The telos of a (developing) tiger is just (to be) a tiger (i.e. to be an animal with the characteristics specified in the definition of a tiger. Thus, Aristotle says (198b3) that a source of natural change is "a thing's form, or what it is, for that is its end and what it is for."

Claims like "a tiger is for the sake of a tiger" or "an apple tree is for the sake of an apple tree" sound vacuous. But the identification of formal with final causes is not vacuous. It is to say, about a developing entity, that there is something internal to it which will have the result that the outcome of the sequence of changes it is undergoing--if it runs true to form--will be another entity of the same kind as the ones that produced it--a tiger, or an apple tree.

d. So form and telos coincide. What about the efficient cause? The internal factor which accounts for this cub's growing up to be a tiger (a) has causal efficacy, and (b) was itself contributed by a tiger (i.e. the cub's father).

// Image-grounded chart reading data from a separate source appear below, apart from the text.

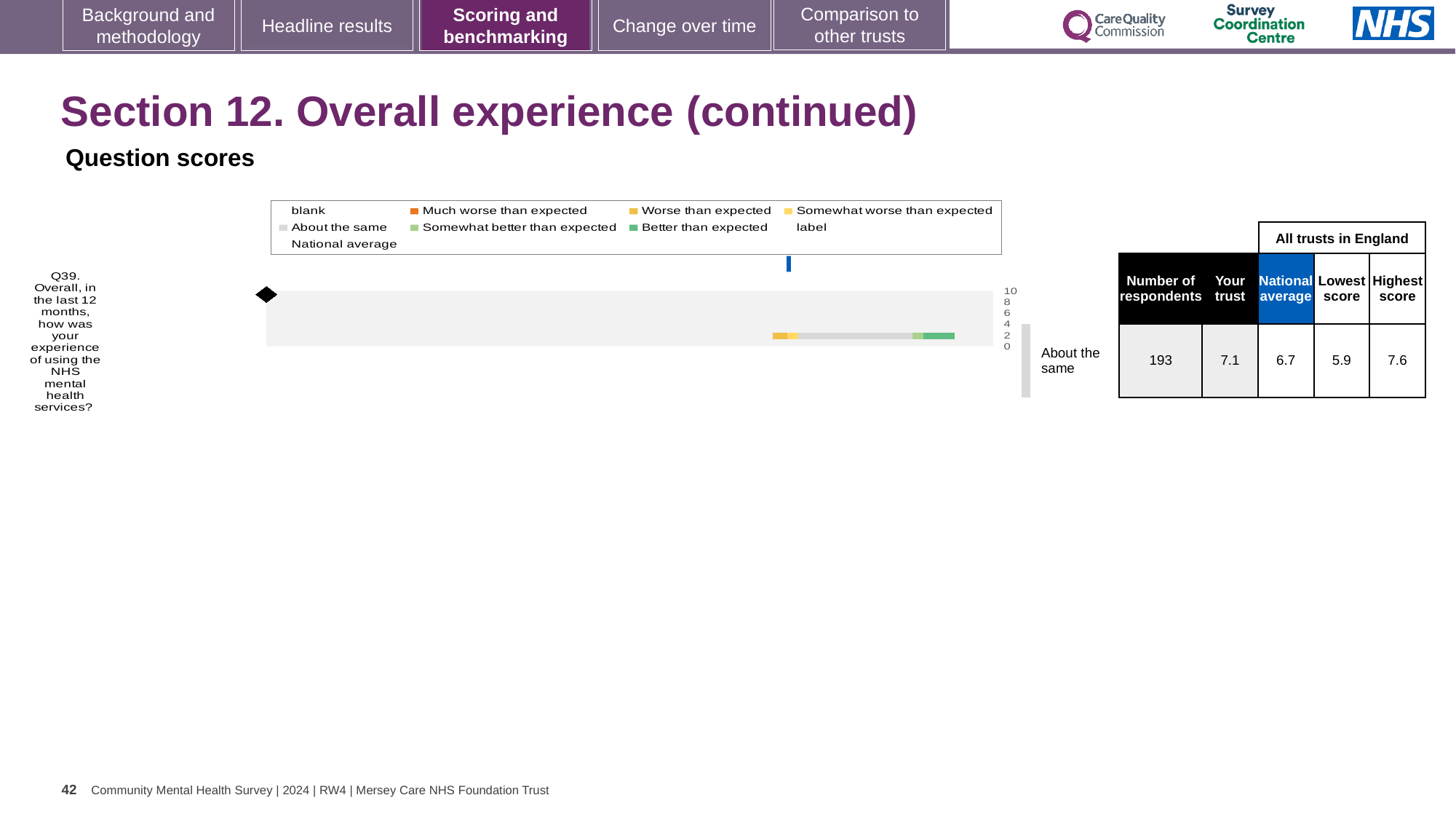
In the table beside the chart, what is the number of respondents for Q39? 193 What kind of chart is shown on the slide for Q39? bar chart In the table beside the chart, what is the lowest score among all trusts in England for Q39? 5.9 What is the difference between the 'Your trust' score and the national average for Q39? 0.4 What benchmark category label is shown next to the bar for Q39? About the same Which is larger for Q39, the 'Your trust' score or the national average? Your trust In the table beside the chart, what is the 'Your trust' score for Q39? 7.1 In the table beside the chart, what is the national average score for Q39? 6.7 Which question is plotted in the chart on the slide? Q39. Overall, in the last 12 months, how was your experience of using the NHS mental health services? What colour does the legend use for 'Better than expected'? green In the table beside the chart, what is the highest score among all trusts in England for Q39? 7.6 What is the difference between the highest and lowest scores among all trusts in England for Q39? 1.7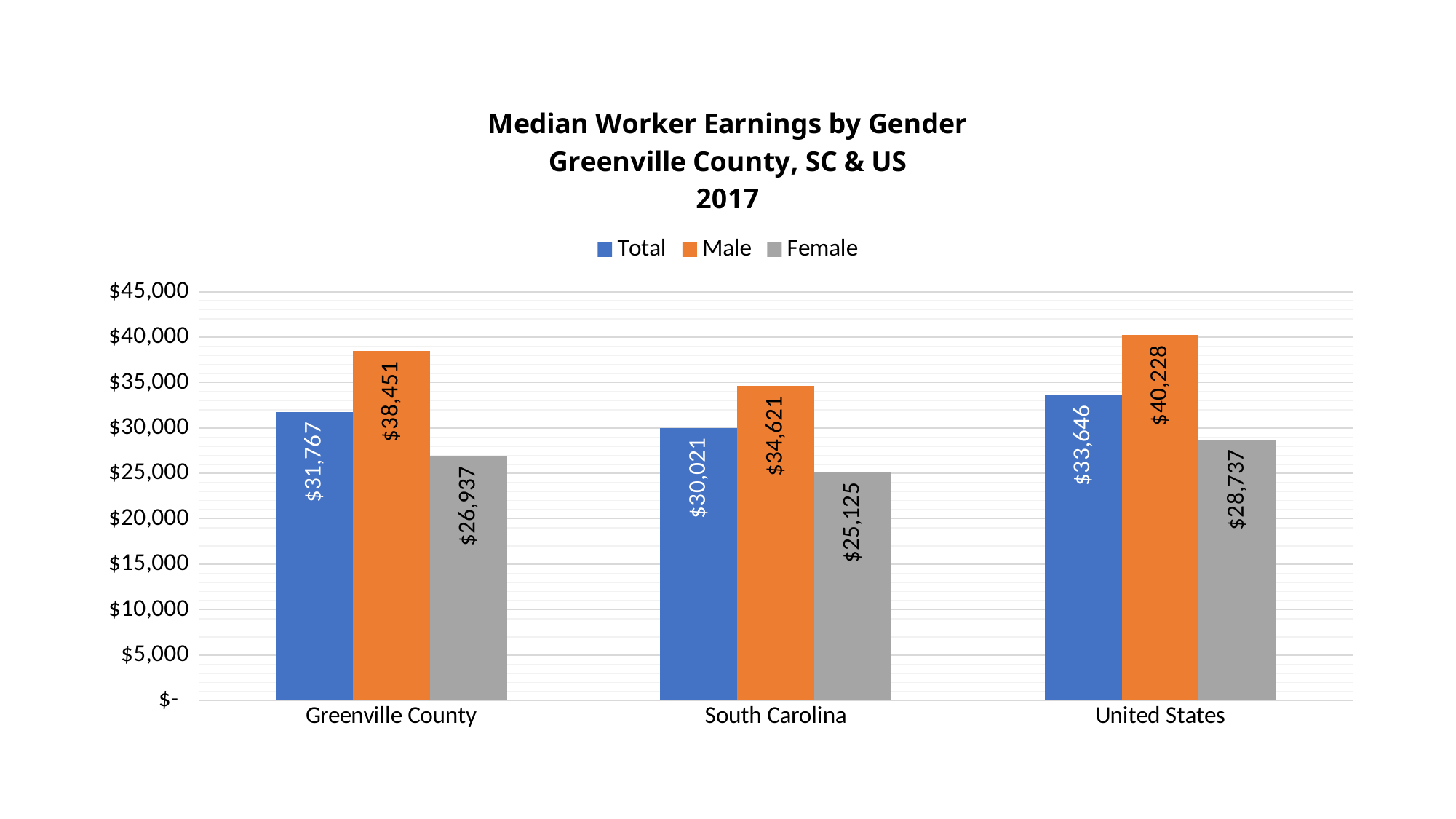
What kind of chart is shown on the slide? Bar chart What is the median earnings for Female workers in South Carolina? $25,125 Is the Male median earnings for the United States greater or less than $40,000? greater Which is larger: Female median earnings in Greenville County or Female median earnings in the United States? United States How many regions are shown on the x axis? 3 How many series does the legend list? 3 Which region has the lowest Female median earnings? South Carolina What is the difference between the Total median earnings of the United States and South Carolina? $3,625 What is the median earnings for Male workers in Greenville County? $38,451 Which region has the highest Male median earnings? United States What is the difference between Male and Female median earnings in Greenville County? $11,514 What is the Total median earnings for the United States? $33,646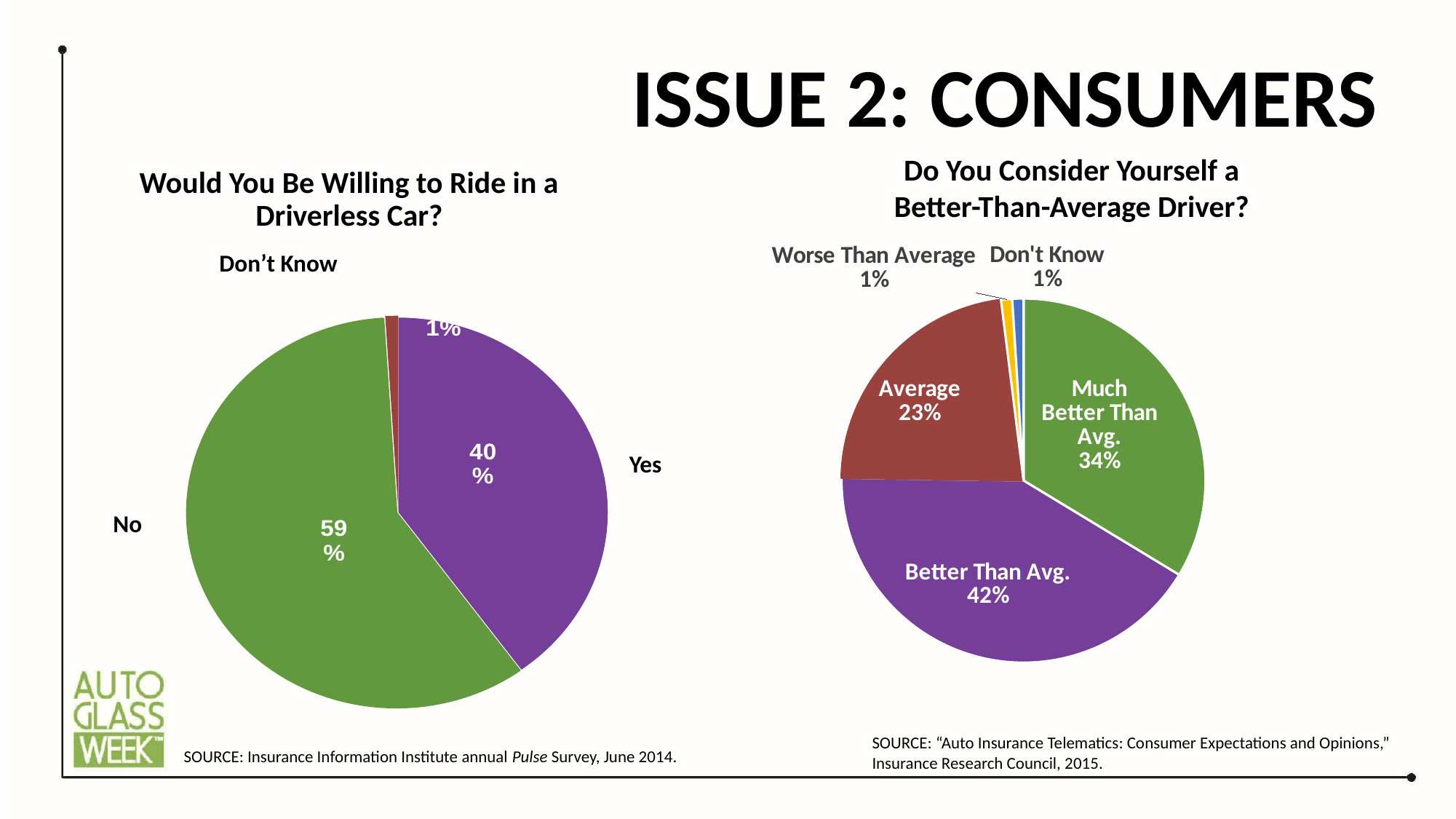
In the 'Would You Be Willing to Ride in a Driverless Car?' chart, which response has the largest share? No In the 'Would You Be Willing to Ride in a Driverless Car?' chart, what is the difference between the No and Yes shares? 19% In the 'Do You Consider Yourself a Better-Than-Average Driver?' chart, which response has the largest share? Better Than Avg. In the 'Would You Be Willing to Ride in a Driverless Car?' chart, which response has the smallest share? Don't Know In the 'Do You Consider Yourself a Better-Than-Average Driver?' chart, which is larger: Much Better Than Avg. or Average? Much Better Than Avg. In the 'Do You Consider Yourself a Better-Than-Average Driver?' chart, how many categories are shown? 5 In the 'Do You Consider Yourself a Better-Than-Average Driver?' chart, what percentage answered Average? 23% What type of chart is used for 'Would You Be Willing to Ride in a Driverless Car?' Pie chart In the 'Do You Consider Yourself a Better-Than-Average Driver?' chart, what percentage answered Better Than Avg.? 42% In the 'Do You Consider Yourself a Better-Than-Average Driver?' chart, what is the difference between Better Than Avg. and Much Better Than Avg.? 8% In the 'Would You Be Willing to Ride in a Driverless Car?' chart, what percentage answered Yes? 40% In the 'Would You Be Willing to Ride in a Driverless Car?' chart, what percentage answered No? 59%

This can be more easily grasped if we realize that for Aristotle questions about causes in nature are raised about universals. Hence, the answers to these questions will also be given in terms of universals. The questions that ask for formal, final, and efficient causes, respectively, are:

1. What kind of thing do these flesh-and-bones constitute?

2. What has this (seed, embryo, cub) all along been developing into?

3. What produces a tiger?

The answer to all three questions is the same: "a tiger". It is in this sense that these three causes coincide.

e. Aristotle's account of animal reproduction makes use of just these points (cf. GA I.21, II.9 and Metaph. Z.7-9):

1. The basic idea (as in all change) is that matter takes on form. The form is contributed by the male parent (which actually does have the form), the matter by the female parent. This matter has the potentiality to be informed by precisely that form.